One can but wonder if the Medical Directors of the UK’s two adult patient-based charities (as distinct from research-based charities that do not have members, such as MERGE), namely the ME Association and Action for ME, have immediately brought this important research to the urgent attention of both the MRC and the Directors of the new Government-funded Centres that are set to deliver compulsory exercise regimes throughout the NHS to hapless ME/ICD-CFS patients.

 

It is to be hoped that the Medical Directors also notify the company that now runs the UK Benefits Agency because in October 2004 the ME Association magazine ME Essential reported Government proposals that would force those with ME/ICD-CFS who claim Incapacity Benefit to have a medical check-up every three months and to undergo (quote) “continuous reassessment”.

 

Why does the UK ME/ICD-CFS community have to rely on Dr Derek Enlander from the US to write to Prime Minister Blair and inform him that:  “Over the past several years there is a tragedy in the manner in which the NHS and British politicians treat ME/CFS.  Under your watch, millions of pounds have been misspent supporting ill-founded psychiatric notions of this disease.  The cognitive behavioural programme that your government has funded is inherently flawed, in fact does harm.

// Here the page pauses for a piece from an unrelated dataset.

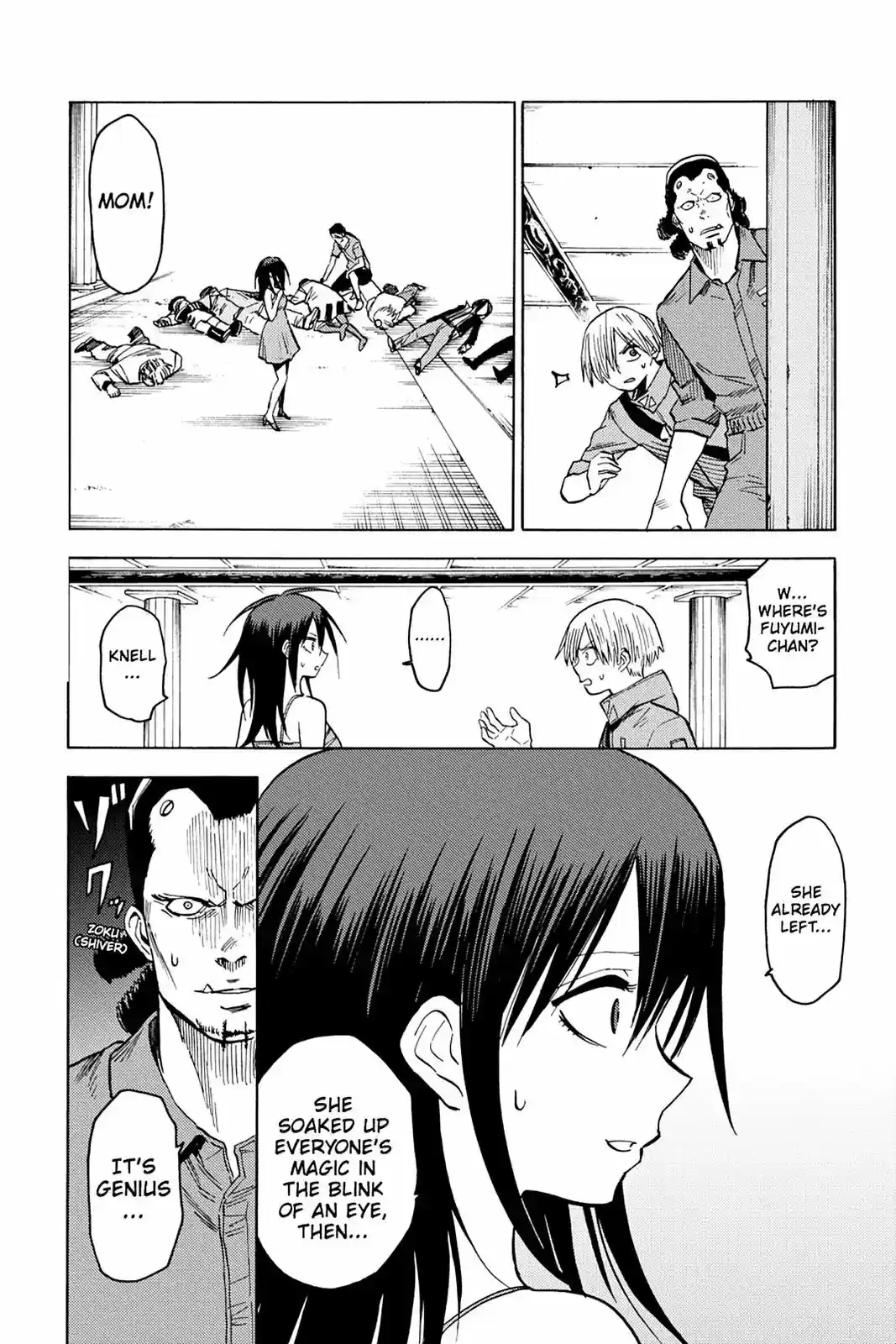 Blood Lad Vol. 16 Ch. 79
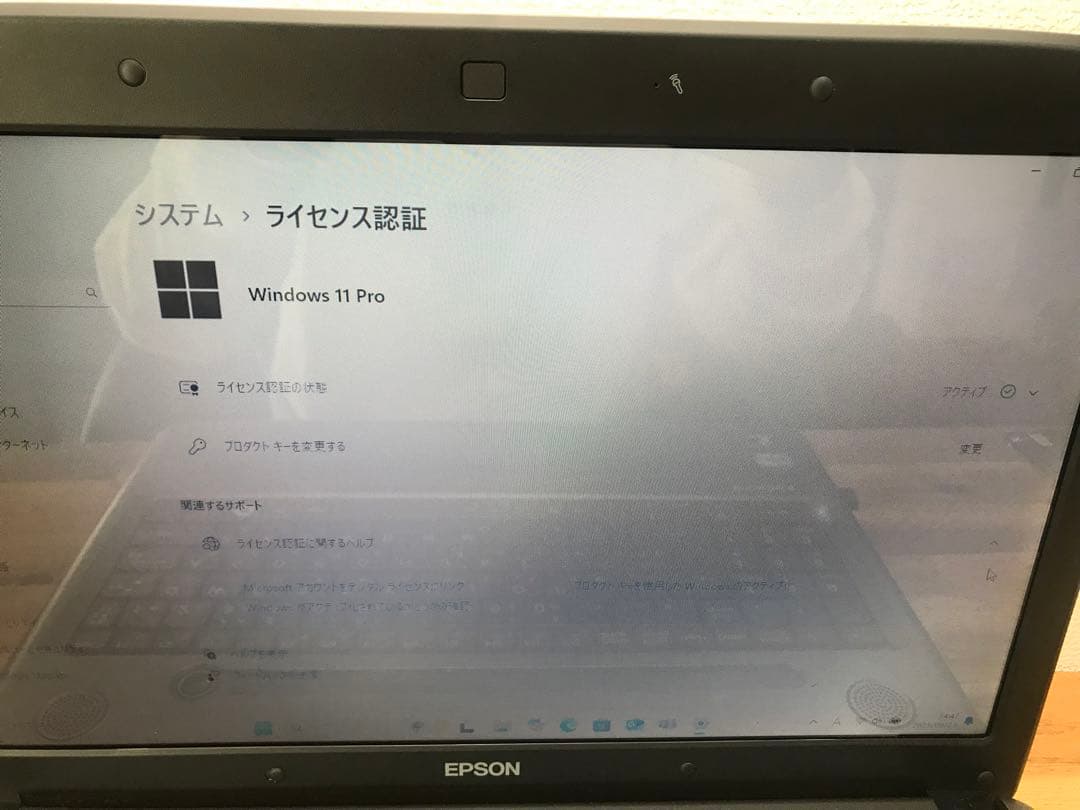 【訳あり特化】外観◎ノートパソコン　nj5500 Windows11プロ　SSD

There is NO evidence of treatment efficacy in behaviour modification or paced therapy in this disease.  It is time for a government White Paper on (ME)CFS, addressing methods of diagnosis and treatment and rational multi-discipline research.  I was your predecessor’s Physician-in Waiting on his New York trips.  I look forward to meeting you on your next New York visit”.    It is to be hoped that they do indeed meet.